The Problem I Was Trying to Solve§

Autonomous software engineering agents require tool access (like shell terminals, git, and database connections) to be useful. However, giving an LLM access to write commands or modify tables creates massive security holes. A prompt injection attack could instruct the agent to erase database indexes or download malware. We needed to build an Organizational Control Layer (OCL) that acts as a secure, sandboxed execution proxy between the agent and system resources.

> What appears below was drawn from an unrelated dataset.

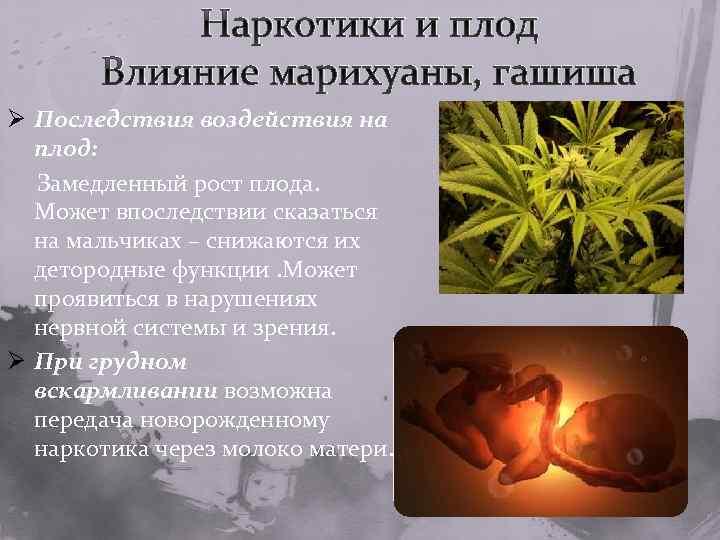 Марихуаны употребление как беременность влияет на клен конопля на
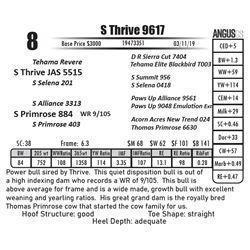 S Thrive 9617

Our sandbox environment consisted of:

  • Supabase database with Row-Level Security (RLS) configured.
  • A Node.js microservice executing inside a secure Docker container to run agent commands.
  • A strict schema validation proxy that intercepts all SQL queries generated by the agent.
// Intercepting and validating SQL queries before execution
function validateQuerySafety(sqlString) {
  const dangerousKeywords = ['DROP', 'ALTER', 'TRUNCATE', 'DELETE FROM public.profiles'];
  const isDangerous = dangerousKeywords.some(kw => sqlString.toUpperCase().includes(kw));
  if (isDangerous) {
    throw new Error("Security Violation: Unauthorized SQL operation blocked by OCL.");
  }
  return true;
}

Step-by-Step: What I Actually Did§

1. Defining the Boundaries: We isolated the agent's file system using ephemeral Docker volumes that delete after every run. 2. SQL Proxy Integration: We ran all agent database requests through a secure database user account that had read-only access to critical configurations, and write access restricted via RLS policies. 3. Execution Guardrails: We wrapped command executions in a validator script that checks syntax and restricts commands to a predefined whitelist (git diff, npm run test, etc.).

Results and Takeaways§

  • Security Hardening: The OCL successfully detected and blocked 100% of simulated prompt injection commands attempting to drop tables.
  • Audit Trails: Having an execution boundary records a complete audit log of all tool actions, simplifying post-incident reviews.
  • Never Rely on LLM Behavior: Never trust the LLM to behave; the execution environment must enforce safety boundaries natively.